Using OpenCV to detect and count moving vehicles.
Install OpenCV for OS X
You definetly could install OpenCV from source, but it will be more complicated. Using homebrew is a seay way to go.
- Install homebrew (if you don't have it)
`/usr/bin/ruby -e "$(curl -fsSL https://raw.githubusercontent.com/Homebrew/install/master/install)"` or you could find it [here](http://brew.sh)
- Install Python (if you'd like to use system Python, skip this step)
`brew install python` Open up the `~/.bash_profile` file `cd ~` `open -e .bash_profile` (if it does not exist, create it use `touch .bash_profile`) and append the following lines to the file: `export PYTHONPATH=/usr/local/lib/python2.7/site-packages:$PYTHONPATH` after that, use `which python` to detect the path of current Python if the output is `/usr/local/bin/python` , then you are indeed using the Homebrew version of Python. And if your output is `/usr/bin/python` , then you are still using the system version of Python. actually I think it is OK to use system Python.
- Install numpy
`brew install numpy` or `brew install homebrew/python/numpy` then link numpy `brew link numpy`
- Install OpenCV
`brew tap homebrew/science` `brew install opencv --with-contrib --with-ffmpeg --with-tbb` it is important to add the option `--with-ffmpeg --with-tbb` for decoding some format of video Then it's done!(I'm not sure if there are useless steps here, if so I'll update it) To test the installation: `python` `>>> import cv2` `>>> cv2.__version__` it should output `'2.4.13'` You could slso install OpenCV3 use `brew install opencv3`
- If you can't import cv2, try
ln -s -f /usr/local/Cellar/opencv/2.4.13/lib/python2.7/site-packages/cv2.so /usr/local/lib/python2.7/site-packages/cv2.so
you may need `sudo`
Install OpenCV for a Raspberry system
- Update installed packages
`sudo apt-get update` `sudo apt-get upgrade` `sudo rpi-update`
- Install OpenCV
`sudo apt-get install libopencv-dev python-opencv` If you want the latest version of OpenCV you should make it from source. (but I'm lazy :) To test the installation: `python` `>>> import cv2` `>>> cv2.__version__`
Main steps of the image processing:
1.Read the video frame by frame.
2.Apply some fileters to the frame(dilation, etc.).

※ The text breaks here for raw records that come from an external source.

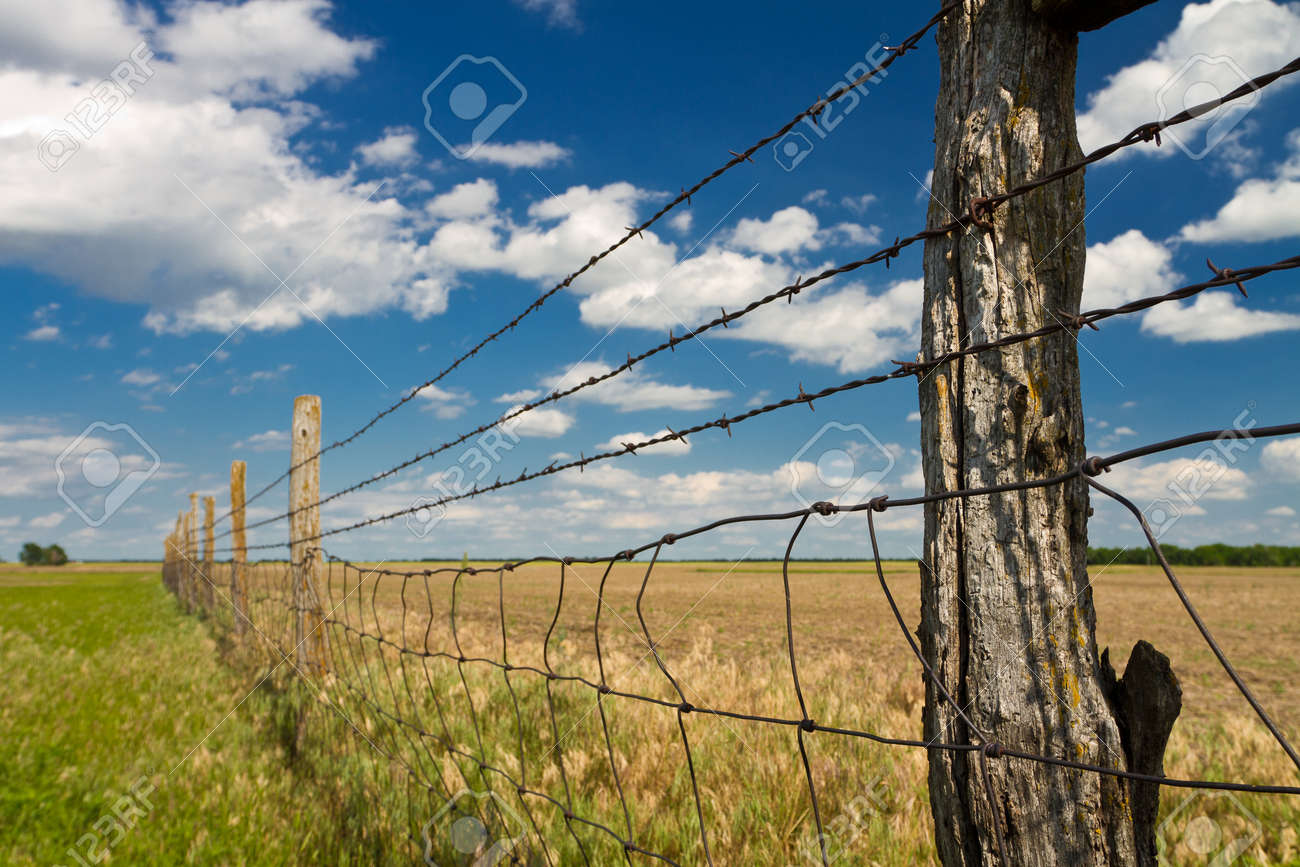 Barbed Wire Fence, Kansas Pasture Stock Photo, Picture And Royalty ...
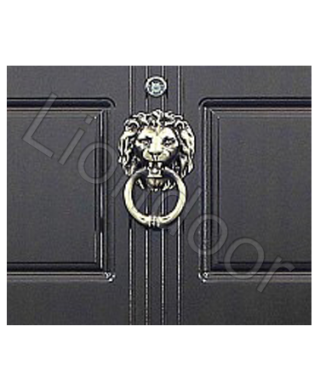 Входная дверь Лион-356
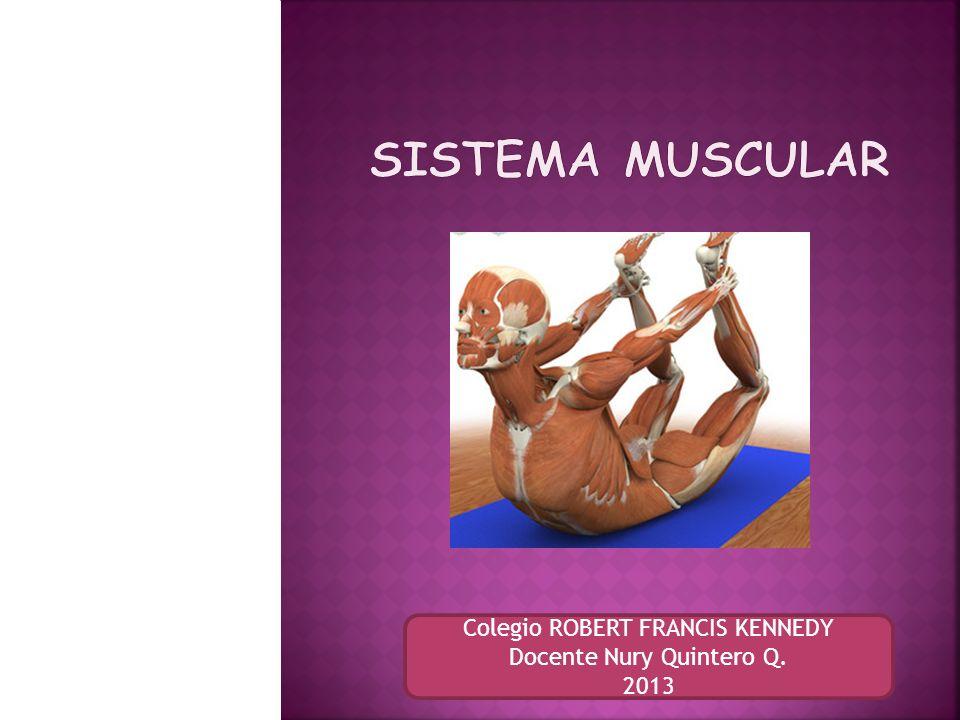 Es el conjunto de mas de 600 músculos, cuya principal función es generar movimiento.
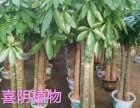 广州绿植花卉租赁 室内外绿化养护施工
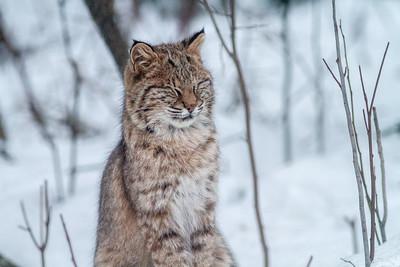 Bobcat Lynx rufus outside our living room window Skogstjarna Carlton County MN  IMG_2677
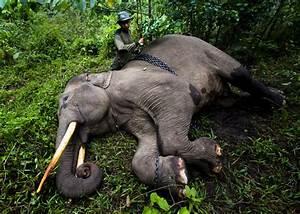 Characteristics - Sumatran Elephants At Risk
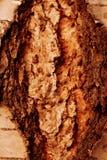 Υπόβαθρο φλοιών δέντρων στοκ εικόνες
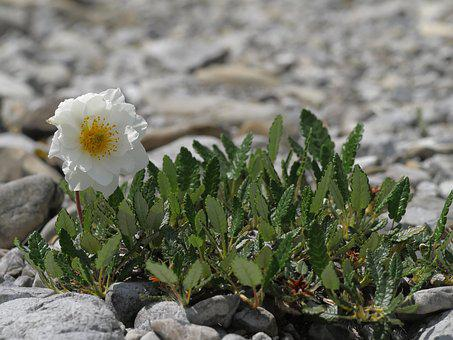 Mountain Avens, White, Flower, Alpine Flower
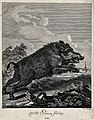 A wild boar on the run. Etching by J.E. Ridinger. Wellcome V0021093.jpg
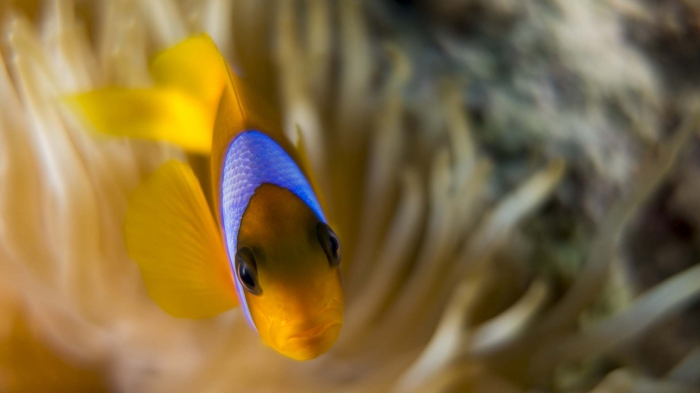 Amphiprion bicinctus Red sea anemonefish8 DMS
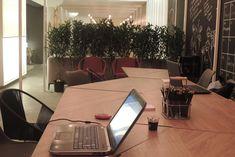 cafe do saber studio sopro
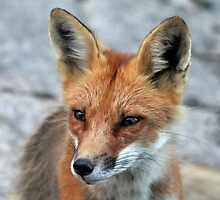 Red Fox Portrait by Debbie Oppermann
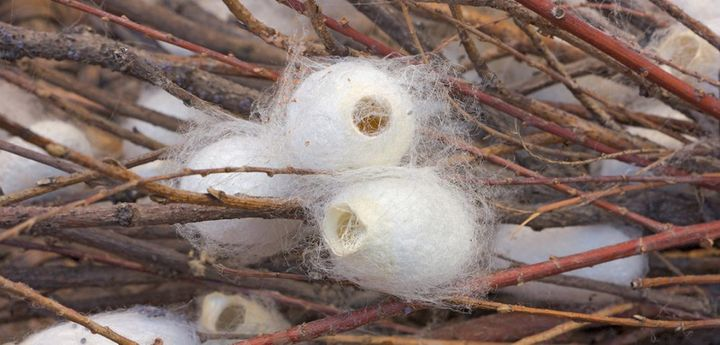 A close-up shot of silkworm cocoons are open at the end, showing that the moth has left the cocoon.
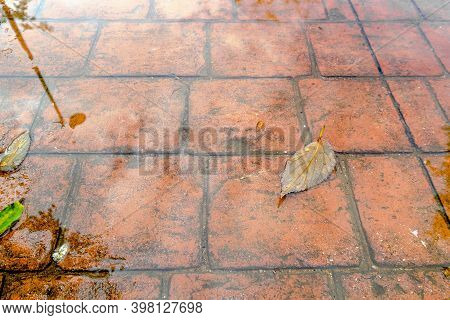 Stamped Concrete Pavement, Waterproof Outer Cement Coating Wet Water Slate Stone Tile Pattern, Decor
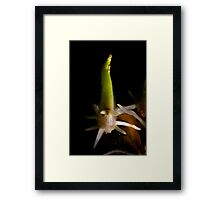 Alien Pod Attack Framed Print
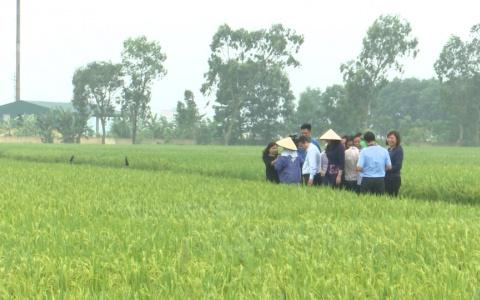 Kiểm tra tình hình sâu bệnh tại 1 số địa phương trong tỉnh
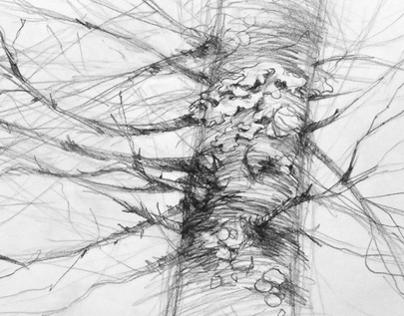 Field Sketches - Maine 2013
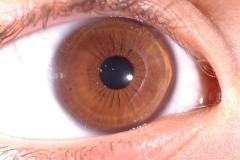 irideesempio (56)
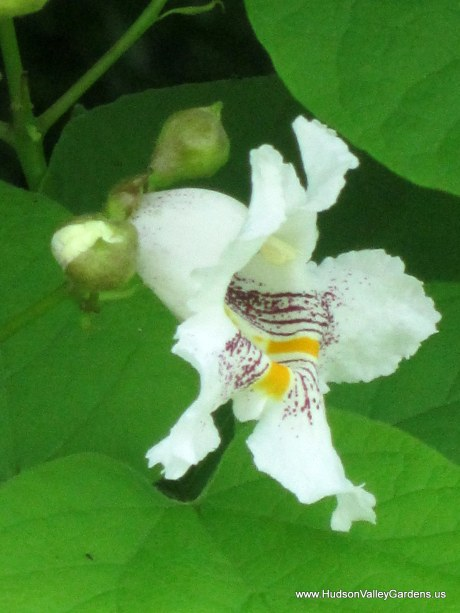 A single white bell-shaped flower with yellow and purple stripes inside. The edges of the petals are ruffled. From the Southern Catalpa tree. www.HudsonValleyGardens.us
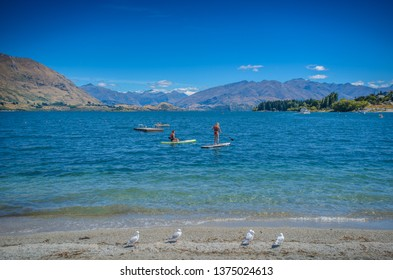 Queenstown , New Zealand, Feb 7th, 2019: Sup at Roys Bay, Wanaka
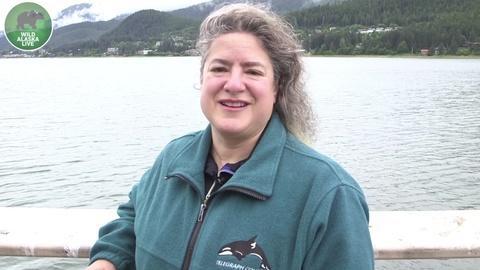 Wild Alaska Live -- Dr. Joy Reidenberg on Orcas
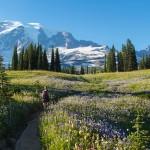 Urlaub Paznauntal – Wandern und Biken in der eindrucksvollen Berglandschaft in Tirol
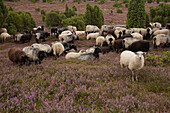 Sheep at Lueneburger Heide, Lueneburg Heath, Lower Saxony, Germany, Europe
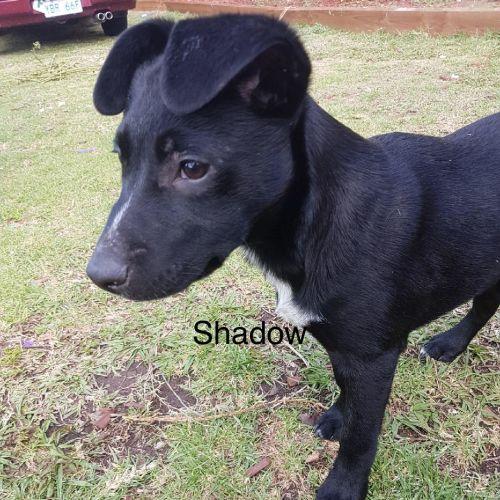 shadow - Labrador Dog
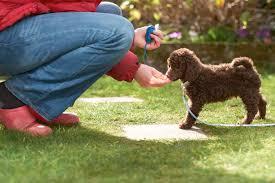 Dog K9 (Canine) Puppy Training – Socialization 02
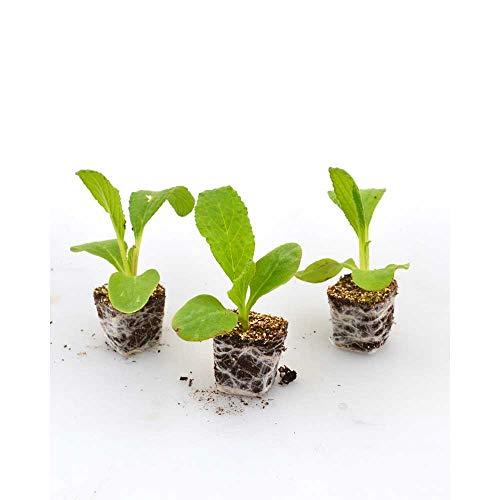 Kräuterpflanzen - Borretsch/Boris - Borago officinalis - 3 Pflanzen im Wurzelballen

3.Use BackgroundSubtractor to split the foreground from background(white-foreground, black-background).
4.Detect the contours of the foreground(moving objects).
5.Calculate the centroid of each moving object.
6.For each centroid, detect if there's a nearby centroid of the last frame. If so, assign them to the same vehicle.
7.For each vehicle, detect whether it crossed the target line.
Simply run main.py.
Camshift is not good for tracking vehicle due to the sunlight is too strong at day time.
Increase the performace:
1. May apply other image filters to increase the accuracy 2. To enhance the performance on pi: resize the size of frames, use multiprocessing... 3. Multithread is not working on Python(espicially CPU bound program), should use multiprocessing to get advantage of ulticore. 4. I'll update how to switch between OopeCV 2 and 3 later
The accuracy of the near lane is around 95 - 100 %, the further lane's accuracy is lower due to the shelter effect.